§ YOUR TASK: Nothing but the lines from the one containing "What is the separation" to the end of the data should be returned, each exactly as written.

[START OF DATA SHOWN]

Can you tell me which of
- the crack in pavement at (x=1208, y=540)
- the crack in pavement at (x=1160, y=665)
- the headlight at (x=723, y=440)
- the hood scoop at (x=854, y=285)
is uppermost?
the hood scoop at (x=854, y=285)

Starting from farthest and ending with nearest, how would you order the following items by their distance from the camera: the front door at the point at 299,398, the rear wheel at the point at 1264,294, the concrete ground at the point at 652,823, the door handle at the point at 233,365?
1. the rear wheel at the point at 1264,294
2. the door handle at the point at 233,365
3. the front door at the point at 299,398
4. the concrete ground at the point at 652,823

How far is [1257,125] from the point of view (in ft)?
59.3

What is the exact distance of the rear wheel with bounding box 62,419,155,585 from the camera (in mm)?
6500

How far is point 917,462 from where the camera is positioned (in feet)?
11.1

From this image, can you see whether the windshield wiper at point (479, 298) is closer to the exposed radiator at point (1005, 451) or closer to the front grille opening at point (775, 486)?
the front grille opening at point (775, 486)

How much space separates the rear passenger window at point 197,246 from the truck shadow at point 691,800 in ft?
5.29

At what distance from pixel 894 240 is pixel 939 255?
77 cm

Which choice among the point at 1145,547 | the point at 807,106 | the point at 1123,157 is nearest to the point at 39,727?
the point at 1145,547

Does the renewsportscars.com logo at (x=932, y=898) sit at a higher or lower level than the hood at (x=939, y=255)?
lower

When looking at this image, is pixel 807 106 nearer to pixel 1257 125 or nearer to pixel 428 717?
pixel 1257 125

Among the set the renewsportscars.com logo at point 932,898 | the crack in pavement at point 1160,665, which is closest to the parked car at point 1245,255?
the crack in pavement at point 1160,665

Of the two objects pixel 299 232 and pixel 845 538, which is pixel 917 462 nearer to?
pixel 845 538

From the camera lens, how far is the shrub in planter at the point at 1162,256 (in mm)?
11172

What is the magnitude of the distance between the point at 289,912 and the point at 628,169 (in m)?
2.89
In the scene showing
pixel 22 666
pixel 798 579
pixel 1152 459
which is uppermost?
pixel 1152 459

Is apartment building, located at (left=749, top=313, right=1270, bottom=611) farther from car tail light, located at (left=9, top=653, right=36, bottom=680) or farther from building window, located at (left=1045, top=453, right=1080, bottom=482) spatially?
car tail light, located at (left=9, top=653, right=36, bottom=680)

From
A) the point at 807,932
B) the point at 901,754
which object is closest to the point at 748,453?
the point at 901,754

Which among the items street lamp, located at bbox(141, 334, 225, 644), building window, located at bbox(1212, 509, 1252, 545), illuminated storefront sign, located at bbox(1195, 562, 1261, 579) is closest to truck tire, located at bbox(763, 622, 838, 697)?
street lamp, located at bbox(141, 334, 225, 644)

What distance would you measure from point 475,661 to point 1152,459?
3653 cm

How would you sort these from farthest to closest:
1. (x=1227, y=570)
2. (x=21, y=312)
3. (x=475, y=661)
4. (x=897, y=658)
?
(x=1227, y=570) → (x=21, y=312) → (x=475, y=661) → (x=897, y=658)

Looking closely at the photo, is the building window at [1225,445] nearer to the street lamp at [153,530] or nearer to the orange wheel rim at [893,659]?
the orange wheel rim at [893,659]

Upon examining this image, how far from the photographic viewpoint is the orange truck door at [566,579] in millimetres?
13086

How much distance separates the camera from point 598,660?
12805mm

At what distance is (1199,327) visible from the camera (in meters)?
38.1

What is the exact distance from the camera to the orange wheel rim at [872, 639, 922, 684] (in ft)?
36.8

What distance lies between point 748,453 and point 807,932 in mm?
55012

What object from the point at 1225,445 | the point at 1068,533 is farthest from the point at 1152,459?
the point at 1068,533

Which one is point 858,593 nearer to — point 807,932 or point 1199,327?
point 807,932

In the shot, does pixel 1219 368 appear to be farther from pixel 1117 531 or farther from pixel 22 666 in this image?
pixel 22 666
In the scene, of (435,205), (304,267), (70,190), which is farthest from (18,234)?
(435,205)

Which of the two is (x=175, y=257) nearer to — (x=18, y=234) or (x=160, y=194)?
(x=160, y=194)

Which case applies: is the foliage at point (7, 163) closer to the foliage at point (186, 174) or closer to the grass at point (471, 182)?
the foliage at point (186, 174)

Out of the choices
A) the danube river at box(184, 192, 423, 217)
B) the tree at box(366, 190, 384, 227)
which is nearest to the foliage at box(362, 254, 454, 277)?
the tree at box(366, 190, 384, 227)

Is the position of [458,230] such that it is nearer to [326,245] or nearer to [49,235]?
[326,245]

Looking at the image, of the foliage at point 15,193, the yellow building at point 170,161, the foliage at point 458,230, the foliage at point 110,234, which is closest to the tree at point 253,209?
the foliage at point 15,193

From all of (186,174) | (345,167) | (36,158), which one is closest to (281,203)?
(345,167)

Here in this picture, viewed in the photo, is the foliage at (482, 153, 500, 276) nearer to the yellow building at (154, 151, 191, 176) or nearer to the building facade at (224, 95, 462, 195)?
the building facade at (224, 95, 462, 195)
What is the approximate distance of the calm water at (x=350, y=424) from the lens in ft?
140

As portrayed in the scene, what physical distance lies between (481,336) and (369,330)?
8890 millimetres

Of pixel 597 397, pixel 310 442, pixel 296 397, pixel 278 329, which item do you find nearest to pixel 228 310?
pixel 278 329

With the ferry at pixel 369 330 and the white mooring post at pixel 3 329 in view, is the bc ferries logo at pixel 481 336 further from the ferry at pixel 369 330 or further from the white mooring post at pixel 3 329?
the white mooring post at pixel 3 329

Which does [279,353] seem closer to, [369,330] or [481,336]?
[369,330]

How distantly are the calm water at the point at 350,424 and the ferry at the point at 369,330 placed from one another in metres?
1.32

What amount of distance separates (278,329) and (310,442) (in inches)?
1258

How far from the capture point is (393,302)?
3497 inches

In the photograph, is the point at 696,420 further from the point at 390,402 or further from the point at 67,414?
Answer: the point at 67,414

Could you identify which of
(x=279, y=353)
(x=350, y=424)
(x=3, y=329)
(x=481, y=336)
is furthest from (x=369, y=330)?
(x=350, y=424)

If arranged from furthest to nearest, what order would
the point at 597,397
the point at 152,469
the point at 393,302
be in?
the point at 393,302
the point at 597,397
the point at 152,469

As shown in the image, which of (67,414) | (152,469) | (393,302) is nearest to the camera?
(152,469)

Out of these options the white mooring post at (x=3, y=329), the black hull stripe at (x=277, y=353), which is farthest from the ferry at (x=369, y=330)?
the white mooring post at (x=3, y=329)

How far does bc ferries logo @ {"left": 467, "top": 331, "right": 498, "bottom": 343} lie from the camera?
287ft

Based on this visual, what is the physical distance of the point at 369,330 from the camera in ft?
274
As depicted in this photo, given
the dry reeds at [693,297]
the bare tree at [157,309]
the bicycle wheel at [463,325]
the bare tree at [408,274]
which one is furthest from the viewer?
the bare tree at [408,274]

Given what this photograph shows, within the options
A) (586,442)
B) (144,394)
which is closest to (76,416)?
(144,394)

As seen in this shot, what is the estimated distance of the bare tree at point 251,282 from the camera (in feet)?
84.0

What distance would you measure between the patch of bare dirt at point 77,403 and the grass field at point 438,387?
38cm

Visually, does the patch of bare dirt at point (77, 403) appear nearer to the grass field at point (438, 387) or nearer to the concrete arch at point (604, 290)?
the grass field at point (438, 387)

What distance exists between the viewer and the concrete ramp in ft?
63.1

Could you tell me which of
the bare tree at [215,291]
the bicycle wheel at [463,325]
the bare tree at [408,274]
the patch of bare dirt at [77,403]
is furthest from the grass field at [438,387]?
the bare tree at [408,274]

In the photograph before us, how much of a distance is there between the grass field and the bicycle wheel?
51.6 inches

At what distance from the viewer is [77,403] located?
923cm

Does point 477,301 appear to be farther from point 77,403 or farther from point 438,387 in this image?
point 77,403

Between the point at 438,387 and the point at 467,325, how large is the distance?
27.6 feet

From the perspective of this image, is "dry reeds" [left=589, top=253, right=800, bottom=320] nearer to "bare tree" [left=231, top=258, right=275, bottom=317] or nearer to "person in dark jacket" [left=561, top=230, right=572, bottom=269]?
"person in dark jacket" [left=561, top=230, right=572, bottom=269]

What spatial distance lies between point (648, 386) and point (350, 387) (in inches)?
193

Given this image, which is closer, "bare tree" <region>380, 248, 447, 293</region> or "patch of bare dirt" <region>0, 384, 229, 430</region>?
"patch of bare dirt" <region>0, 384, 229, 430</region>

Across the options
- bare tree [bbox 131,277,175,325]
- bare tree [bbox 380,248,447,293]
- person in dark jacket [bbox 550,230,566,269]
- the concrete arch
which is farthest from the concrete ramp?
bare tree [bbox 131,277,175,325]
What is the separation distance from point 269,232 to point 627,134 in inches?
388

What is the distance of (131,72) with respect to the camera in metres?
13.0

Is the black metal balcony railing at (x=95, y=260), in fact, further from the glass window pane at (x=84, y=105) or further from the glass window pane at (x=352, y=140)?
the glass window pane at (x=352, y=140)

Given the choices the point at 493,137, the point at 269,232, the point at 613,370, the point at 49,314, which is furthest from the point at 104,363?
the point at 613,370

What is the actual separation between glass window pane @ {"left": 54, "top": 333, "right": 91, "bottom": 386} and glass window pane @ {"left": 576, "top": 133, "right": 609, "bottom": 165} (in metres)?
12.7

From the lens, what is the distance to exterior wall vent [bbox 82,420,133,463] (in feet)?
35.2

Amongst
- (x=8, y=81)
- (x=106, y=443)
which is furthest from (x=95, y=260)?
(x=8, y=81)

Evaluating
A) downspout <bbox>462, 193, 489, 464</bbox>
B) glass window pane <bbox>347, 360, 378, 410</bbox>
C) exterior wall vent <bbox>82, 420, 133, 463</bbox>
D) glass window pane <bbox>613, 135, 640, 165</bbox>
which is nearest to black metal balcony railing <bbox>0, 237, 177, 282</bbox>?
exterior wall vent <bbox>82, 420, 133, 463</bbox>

[END OF DATA SHOWN]

§ WRITTEN ANSWER:
What is the separation distance from point 269,232 to point 627,134 in inches?
388

What is the distance of (131,72) with respect to the camera in metres?
13.0

Is the black metal balcony railing at (x=95, y=260), in fact, further from the glass window pane at (x=84, y=105) or further from the glass window pane at (x=352, y=140)?
the glass window pane at (x=352, y=140)

Given the choices the point at 493,137, the point at 269,232, the point at 613,370, the point at 49,314, which is furthest from the point at 104,363?
the point at 613,370

What is the actual separation between glass window pane @ {"left": 54, "top": 333, "right": 91, "bottom": 386} and glass window pane @ {"left": 576, "top": 133, "right": 609, "bottom": 165} (in metres)?
12.7

From the lens, what is the distance to exterior wall vent [bbox 82,420,133,463] (in feet)?
35.2

Amongst
- (x=8, y=81)
- (x=106, y=443)
which is furthest from (x=95, y=260)?
(x=8, y=81)

Evaluating
A) downspout <bbox>462, 193, 489, 464</bbox>
B) glass window pane <bbox>347, 360, 378, 410</bbox>
C) exterior wall vent <bbox>82, 420, 133, 463</bbox>
D) glass window pane <bbox>613, 135, 640, 165</bbox>
which is nearest to black metal balcony railing <bbox>0, 237, 177, 282</bbox>?
exterior wall vent <bbox>82, 420, 133, 463</bbox>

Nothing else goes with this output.